(EXERCISE INSTRUCTIONS) In the records below, find the line containing "What span of"; give it again exactly, along with every line that follows, and nothing else.

(DATA TO PROCESS)
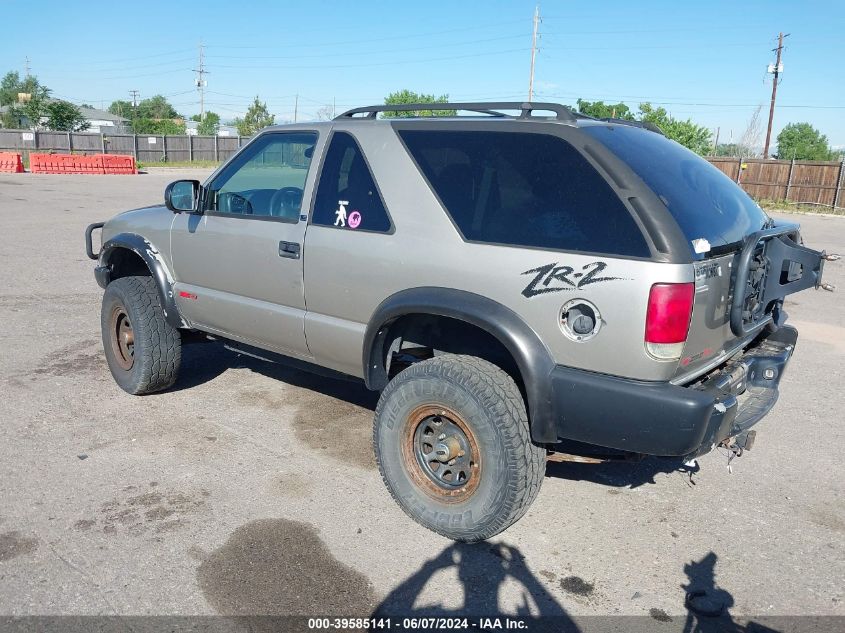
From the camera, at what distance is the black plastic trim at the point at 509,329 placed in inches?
121

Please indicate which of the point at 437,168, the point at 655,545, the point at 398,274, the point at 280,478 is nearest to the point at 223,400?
the point at 280,478

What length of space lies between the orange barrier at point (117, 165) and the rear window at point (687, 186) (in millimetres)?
33806

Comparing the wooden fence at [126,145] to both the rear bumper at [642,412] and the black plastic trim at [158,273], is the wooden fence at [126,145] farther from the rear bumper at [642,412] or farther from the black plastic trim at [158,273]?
the rear bumper at [642,412]

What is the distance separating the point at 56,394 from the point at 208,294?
1558mm

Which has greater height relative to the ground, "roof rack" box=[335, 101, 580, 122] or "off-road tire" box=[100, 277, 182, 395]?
"roof rack" box=[335, 101, 580, 122]

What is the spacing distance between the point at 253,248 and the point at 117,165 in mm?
32968

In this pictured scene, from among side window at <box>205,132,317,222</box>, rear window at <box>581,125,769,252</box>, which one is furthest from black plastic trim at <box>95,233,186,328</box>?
rear window at <box>581,125,769,252</box>

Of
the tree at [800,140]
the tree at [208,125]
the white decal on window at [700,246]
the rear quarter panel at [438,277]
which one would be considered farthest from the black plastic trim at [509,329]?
the tree at [208,125]

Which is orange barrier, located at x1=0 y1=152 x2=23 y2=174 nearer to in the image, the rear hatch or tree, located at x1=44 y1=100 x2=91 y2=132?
tree, located at x1=44 y1=100 x2=91 y2=132

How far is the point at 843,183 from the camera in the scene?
30031 mm

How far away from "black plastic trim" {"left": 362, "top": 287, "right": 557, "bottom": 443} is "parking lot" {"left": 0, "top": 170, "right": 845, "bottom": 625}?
747 millimetres

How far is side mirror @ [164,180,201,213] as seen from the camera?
465 cm

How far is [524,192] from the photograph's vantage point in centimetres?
322

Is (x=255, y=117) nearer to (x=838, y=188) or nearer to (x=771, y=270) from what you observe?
(x=838, y=188)
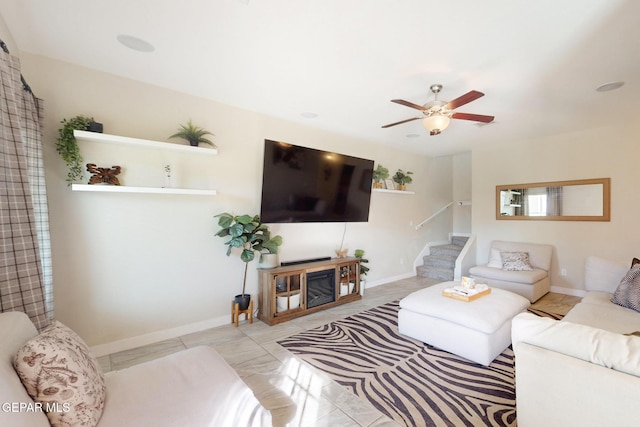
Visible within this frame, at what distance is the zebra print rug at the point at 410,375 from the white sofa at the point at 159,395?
1099 mm

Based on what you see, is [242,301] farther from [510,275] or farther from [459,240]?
[459,240]

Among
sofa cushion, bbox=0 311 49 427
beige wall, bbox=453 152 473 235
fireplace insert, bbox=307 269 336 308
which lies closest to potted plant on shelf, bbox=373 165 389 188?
fireplace insert, bbox=307 269 336 308

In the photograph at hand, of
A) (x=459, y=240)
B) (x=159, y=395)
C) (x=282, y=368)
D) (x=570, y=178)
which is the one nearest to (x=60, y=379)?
(x=159, y=395)

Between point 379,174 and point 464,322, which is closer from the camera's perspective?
point 464,322

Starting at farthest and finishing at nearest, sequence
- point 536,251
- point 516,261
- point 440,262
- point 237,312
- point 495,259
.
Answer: point 440,262 → point 495,259 → point 536,251 → point 516,261 → point 237,312

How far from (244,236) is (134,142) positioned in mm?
1412

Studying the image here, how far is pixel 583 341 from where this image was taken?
1.32 m

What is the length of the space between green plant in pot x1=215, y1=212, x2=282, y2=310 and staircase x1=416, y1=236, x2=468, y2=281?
12.5ft

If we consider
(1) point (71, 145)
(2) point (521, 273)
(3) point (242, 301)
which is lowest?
(3) point (242, 301)

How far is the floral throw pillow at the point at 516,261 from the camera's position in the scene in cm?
441

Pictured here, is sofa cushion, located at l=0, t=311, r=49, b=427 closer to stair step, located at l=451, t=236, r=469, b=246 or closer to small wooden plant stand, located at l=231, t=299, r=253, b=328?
small wooden plant stand, located at l=231, t=299, r=253, b=328

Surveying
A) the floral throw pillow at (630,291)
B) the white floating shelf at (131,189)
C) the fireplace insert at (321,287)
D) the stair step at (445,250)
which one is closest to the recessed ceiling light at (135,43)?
the white floating shelf at (131,189)

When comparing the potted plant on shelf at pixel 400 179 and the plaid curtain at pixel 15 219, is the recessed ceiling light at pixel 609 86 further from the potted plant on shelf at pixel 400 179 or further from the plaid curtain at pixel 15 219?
Result: the plaid curtain at pixel 15 219

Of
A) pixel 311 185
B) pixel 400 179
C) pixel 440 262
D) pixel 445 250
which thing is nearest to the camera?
pixel 311 185
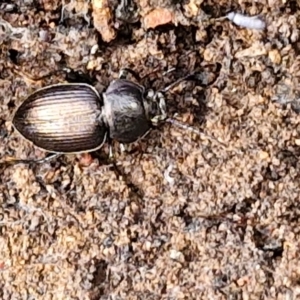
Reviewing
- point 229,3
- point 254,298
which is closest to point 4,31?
point 229,3

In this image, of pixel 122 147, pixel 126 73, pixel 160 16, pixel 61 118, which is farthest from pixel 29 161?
pixel 160 16

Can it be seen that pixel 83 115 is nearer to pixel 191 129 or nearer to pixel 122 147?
pixel 122 147

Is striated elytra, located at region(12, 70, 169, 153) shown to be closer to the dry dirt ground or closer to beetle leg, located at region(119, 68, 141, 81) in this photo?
beetle leg, located at region(119, 68, 141, 81)

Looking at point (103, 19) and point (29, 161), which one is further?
point (29, 161)

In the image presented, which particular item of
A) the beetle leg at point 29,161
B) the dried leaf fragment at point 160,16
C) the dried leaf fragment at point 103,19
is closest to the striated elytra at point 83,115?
the beetle leg at point 29,161

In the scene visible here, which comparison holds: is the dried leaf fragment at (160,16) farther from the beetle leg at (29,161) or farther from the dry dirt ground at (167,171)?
the beetle leg at (29,161)

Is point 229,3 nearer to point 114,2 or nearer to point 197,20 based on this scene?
point 197,20

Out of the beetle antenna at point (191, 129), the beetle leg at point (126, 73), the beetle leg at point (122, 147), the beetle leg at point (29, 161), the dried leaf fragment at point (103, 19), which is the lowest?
the beetle leg at point (29, 161)

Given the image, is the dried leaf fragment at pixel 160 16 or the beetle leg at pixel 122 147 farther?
the beetle leg at pixel 122 147
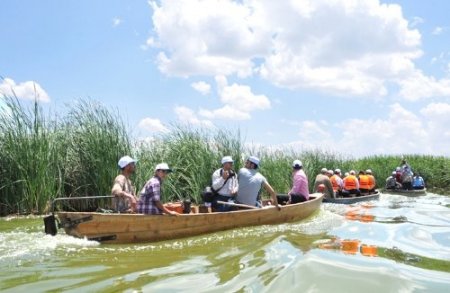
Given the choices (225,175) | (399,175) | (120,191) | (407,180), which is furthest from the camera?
(399,175)

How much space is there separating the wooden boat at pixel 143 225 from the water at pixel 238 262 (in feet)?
0.58

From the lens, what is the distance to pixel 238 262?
6734 millimetres

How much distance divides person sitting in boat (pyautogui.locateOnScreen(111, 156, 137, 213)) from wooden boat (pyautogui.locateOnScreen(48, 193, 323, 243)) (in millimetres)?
736

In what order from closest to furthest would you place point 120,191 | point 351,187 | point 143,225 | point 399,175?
point 143,225 < point 120,191 < point 351,187 < point 399,175

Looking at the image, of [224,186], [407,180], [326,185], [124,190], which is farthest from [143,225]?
[407,180]

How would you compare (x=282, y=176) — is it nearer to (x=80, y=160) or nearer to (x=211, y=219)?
(x=80, y=160)

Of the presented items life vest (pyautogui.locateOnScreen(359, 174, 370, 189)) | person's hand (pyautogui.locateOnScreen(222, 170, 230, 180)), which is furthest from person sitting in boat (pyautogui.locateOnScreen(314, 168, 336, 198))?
person's hand (pyautogui.locateOnScreen(222, 170, 230, 180))

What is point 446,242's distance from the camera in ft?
30.3

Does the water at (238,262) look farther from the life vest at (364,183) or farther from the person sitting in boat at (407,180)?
the person sitting in boat at (407,180)

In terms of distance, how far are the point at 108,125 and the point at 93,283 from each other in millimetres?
7792

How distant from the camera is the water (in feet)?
18.2

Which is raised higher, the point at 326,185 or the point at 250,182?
the point at 250,182

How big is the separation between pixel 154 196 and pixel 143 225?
0.56 metres

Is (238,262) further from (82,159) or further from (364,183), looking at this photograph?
(364,183)
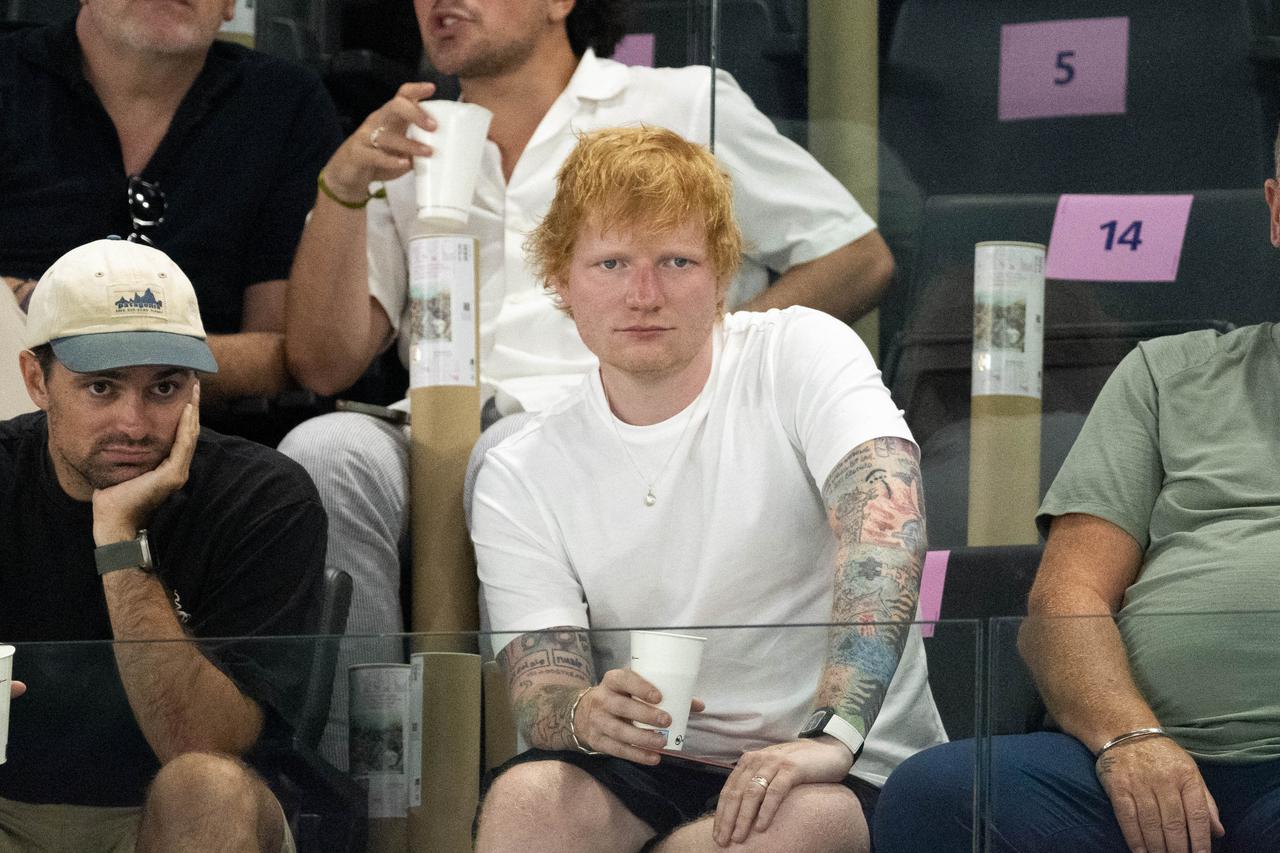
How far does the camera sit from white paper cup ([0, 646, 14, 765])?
1637mm

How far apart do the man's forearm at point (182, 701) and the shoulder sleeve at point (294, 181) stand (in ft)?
4.15

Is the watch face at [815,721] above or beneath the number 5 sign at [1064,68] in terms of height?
beneath

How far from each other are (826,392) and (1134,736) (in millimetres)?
530

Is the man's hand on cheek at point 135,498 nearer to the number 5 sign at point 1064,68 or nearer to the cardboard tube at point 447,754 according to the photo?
the cardboard tube at point 447,754

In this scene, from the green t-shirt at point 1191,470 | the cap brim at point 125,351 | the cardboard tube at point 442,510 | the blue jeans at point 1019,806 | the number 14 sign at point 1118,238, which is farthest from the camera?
the number 14 sign at point 1118,238

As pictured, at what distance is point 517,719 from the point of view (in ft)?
A: 5.52

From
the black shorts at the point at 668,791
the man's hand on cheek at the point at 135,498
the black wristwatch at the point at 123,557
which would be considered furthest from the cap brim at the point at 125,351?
the black shorts at the point at 668,791

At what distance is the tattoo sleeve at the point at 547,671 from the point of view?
1.63 meters

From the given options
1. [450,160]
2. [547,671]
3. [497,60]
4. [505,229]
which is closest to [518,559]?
[547,671]

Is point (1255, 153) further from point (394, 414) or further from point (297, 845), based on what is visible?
point (297, 845)

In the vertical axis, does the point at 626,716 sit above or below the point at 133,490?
below

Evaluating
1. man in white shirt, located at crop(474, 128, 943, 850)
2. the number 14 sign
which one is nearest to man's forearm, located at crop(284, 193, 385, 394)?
man in white shirt, located at crop(474, 128, 943, 850)

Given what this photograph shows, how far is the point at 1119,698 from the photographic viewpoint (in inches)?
64.4

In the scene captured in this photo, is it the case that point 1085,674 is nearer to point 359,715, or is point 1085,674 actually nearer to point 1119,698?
point 1119,698
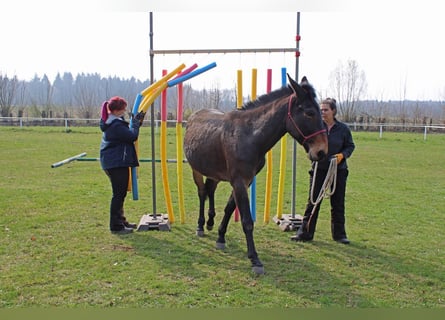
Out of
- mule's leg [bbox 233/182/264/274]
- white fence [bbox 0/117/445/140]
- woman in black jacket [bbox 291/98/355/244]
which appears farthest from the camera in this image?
white fence [bbox 0/117/445/140]

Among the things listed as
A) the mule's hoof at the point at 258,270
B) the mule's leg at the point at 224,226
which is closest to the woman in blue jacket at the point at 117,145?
the mule's leg at the point at 224,226

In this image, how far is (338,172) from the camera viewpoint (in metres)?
5.21

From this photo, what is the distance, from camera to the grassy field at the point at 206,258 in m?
3.60

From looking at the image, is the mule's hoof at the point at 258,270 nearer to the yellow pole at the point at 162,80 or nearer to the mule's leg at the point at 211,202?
the mule's leg at the point at 211,202

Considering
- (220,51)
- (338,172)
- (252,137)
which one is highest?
(220,51)

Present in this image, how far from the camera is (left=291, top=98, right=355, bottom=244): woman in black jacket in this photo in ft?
16.4

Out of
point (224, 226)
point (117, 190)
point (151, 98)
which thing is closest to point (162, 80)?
point (151, 98)

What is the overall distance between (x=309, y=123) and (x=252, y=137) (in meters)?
0.69

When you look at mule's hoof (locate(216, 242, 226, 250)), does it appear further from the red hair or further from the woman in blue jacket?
the red hair

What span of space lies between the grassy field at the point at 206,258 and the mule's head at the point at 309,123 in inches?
55.0

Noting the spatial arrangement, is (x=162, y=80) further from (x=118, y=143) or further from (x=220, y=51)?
(x=118, y=143)

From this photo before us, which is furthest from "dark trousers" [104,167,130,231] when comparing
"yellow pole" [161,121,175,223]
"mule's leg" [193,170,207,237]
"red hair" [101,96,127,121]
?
"mule's leg" [193,170,207,237]

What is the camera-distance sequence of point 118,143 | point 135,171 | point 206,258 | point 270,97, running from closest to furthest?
point 270,97
point 206,258
point 118,143
point 135,171

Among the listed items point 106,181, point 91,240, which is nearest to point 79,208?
point 91,240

(RESULT)
What span of space lies between the grassy field at the point at 206,258 and the mule's head at the point at 309,123 in inches?
55.0

Noting the spatial arrangement, is (x=162, y=80) further from (x=118, y=143) or further from (x=220, y=51)?
(x=118, y=143)

From this photo before us, which is furthest from "dark trousers" [104,167,130,231] when comparing
"yellow pole" [161,121,175,223]
"mule's leg" [193,170,207,237]
"red hair" [101,96,127,121]
?
"mule's leg" [193,170,207,237]

What is the camera-distance sequence of point 118,143 | point 135,171 | point 206,258 | point 270,97, running from closest to furthest?
point 270,97
point 206,258
point 118,143
point 135,171

Among the listed items point 106,181, point 91,240, which is nearest to point 79,208?
point 91,240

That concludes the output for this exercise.